Directions for this task: Switch "detector" to "scanner" in the lines starting at the one containing "this 1342×896 image." and ending at the one containing "rusty corrugated metal". Return only those lines, with everything else left as it is.

-- start of Given records --

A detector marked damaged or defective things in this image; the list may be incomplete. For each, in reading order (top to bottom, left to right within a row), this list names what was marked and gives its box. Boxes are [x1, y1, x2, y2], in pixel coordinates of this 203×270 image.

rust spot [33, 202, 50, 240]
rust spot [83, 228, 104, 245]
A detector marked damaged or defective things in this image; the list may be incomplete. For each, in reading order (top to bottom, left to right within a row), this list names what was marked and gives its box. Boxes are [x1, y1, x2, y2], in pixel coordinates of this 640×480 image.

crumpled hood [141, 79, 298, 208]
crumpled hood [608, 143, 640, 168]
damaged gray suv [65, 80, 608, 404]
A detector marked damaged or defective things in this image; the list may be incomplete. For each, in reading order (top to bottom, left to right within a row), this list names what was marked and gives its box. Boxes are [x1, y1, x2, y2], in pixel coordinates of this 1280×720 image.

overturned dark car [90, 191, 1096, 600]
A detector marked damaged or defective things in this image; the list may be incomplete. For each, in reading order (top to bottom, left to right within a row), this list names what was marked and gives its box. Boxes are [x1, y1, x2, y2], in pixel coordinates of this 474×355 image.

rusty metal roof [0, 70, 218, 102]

-- end of Given records --
-- start of Given records --

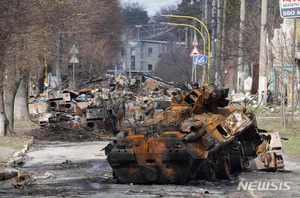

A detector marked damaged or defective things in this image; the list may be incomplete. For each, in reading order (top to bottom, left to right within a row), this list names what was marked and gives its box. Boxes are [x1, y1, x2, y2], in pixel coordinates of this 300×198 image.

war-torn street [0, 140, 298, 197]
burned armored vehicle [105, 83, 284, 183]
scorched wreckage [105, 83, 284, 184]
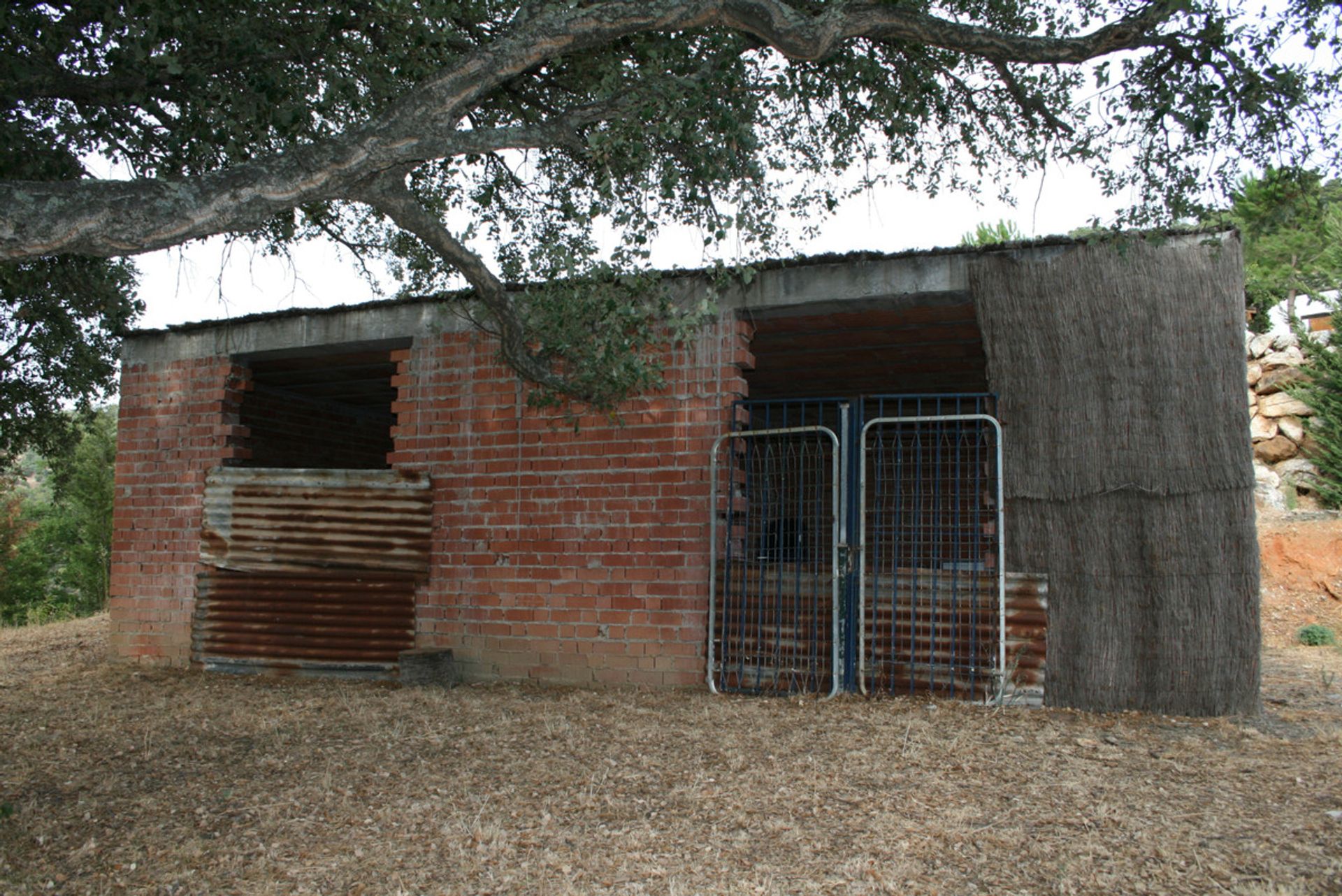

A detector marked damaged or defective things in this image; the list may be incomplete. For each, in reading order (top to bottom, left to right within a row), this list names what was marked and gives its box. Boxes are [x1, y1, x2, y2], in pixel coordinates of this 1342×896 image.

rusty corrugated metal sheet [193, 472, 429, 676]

-- end of Given records --

Reply to the exercise:
A scanner marked damaged or defective things in this image; the list may be incomplete. For each, in reading order (top to bottom, left to right within a row), this list names what was marked and gives its box. Boxes are [x1, y1, x2, y2], in pixel coordinates of this 1342×896 image.

rusty corrugated metal sheet [193, 472, 429, 676]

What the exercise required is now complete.